* [EXERCISE PROMPT]: Output all lines exactly.

* [INPUT DATA]:
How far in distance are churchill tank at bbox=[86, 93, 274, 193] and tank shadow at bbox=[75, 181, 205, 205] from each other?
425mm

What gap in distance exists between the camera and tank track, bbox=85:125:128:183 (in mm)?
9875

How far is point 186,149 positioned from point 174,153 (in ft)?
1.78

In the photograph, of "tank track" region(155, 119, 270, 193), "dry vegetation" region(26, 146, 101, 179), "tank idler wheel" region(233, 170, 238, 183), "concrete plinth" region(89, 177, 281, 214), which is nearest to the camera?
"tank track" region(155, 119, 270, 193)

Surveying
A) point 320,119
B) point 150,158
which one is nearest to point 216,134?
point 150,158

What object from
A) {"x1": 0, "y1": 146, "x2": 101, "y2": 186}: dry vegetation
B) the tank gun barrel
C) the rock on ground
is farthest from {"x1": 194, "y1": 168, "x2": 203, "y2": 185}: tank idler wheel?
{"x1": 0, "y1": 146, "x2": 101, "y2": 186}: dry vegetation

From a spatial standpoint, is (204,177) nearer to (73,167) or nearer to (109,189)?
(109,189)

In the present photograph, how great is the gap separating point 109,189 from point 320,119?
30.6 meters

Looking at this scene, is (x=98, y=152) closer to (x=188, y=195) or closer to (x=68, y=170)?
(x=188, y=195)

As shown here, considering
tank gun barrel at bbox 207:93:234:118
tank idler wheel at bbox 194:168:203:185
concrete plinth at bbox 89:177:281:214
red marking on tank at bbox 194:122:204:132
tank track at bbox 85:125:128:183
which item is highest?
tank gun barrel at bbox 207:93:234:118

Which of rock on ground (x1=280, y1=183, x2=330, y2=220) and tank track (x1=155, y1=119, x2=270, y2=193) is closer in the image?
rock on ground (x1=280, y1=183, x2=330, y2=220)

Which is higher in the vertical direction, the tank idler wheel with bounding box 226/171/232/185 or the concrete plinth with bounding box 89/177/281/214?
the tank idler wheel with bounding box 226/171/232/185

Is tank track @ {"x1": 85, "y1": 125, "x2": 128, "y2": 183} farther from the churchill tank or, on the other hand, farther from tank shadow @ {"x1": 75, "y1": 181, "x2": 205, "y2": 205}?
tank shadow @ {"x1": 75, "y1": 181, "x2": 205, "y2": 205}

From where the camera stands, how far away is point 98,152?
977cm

* [WRITTEN REPLY]:
How far in distance are churchill tank at bbox=[86, 93, 274, 193] and tank shadow at bbox=[75, 181, 205, 205] from each other?
425mm

What gap in distance exists between the camera and tank track, bbox=85:125:128:183 (in mm)?
9875

How far is point 186,149 positioned from point 174,153 (in ft)?
1.78

In the photograph, of "tank track" region(155, 119, 270, 193), "dry vegetation" region(26, 146, 101, 179), "tank idler wheel" region(233, 170, 238, 183), "concrete plinth" region(89, 177, 281, 214), which is nearest to the camera?
"tank track" region(155, 119, 270, 193)

Surveying
A) point 320,119
B) point 150,158
which one is nearest to point 216,134?
point 150,158

What object from
A) {"x1": 0, "y1": 146, "x2": 101, "y2": 186}: dry vegetation
B) the tank gun barrel
C) the rock on ground
is farthest from {"x1": 194, "y1": 168, "x2": 203, "y2": 185}: tank idler wheel?
{"x1": 0, "y1": 146, "x2": 101, "y2": 186}: dry vegetation

From a spatial standpoint, is (204,177) nearer to (73,167) or nearer to (109,189)?
(109,189)

In the present photograph, how great is the gap separating point 109,189 from point 320,119?
30.6 meters

Looking at this scene, is (x=98, y=152) closer to (x=188, y=195) or closer to (x=68, y=170)?
(x=188, y=195)

As shown here, considering
tank gun barrel at bbox 207:93:234:118
tank idler wheel at bbox 194:168:203:185
concrete plinth at bbox 89:177:281:214
red marking on tank at bbox 194:122:204:132
tank track at bbox 85:125:128:183
which item is highest?
tank gun barrel at bbox 207:93:234:118

Which of rock on ground (x1=280, y1=183, x2=330, y2=220) and tank track (x1=155, y1=119, x2=270, y2=193) is closer in the image?
rock on ground (x1=280, y1=183, x2=330, y2=220)

Which is higher in the vertical direction, the tank idler wheel with bounding box 226/171/232/185 or the concrete plinth with bounding box 89/177/281/214?
the tank idler wheel with bounding box 226/171/232/185

Is tank track @ {"x1": 85, "y1": 125, "x2": 128, "y2": 183} farther from the churchill tank or, on the other hand, farther from tank shadow @ {"x1": 75, "y1": 181, "x2": 205, "y2": 205}?
tank shadow @ {"x1": 75, "y1": 181, "x2": 205, "y2": 205}

From where the camera stands, how far away is point 98,152?
977cm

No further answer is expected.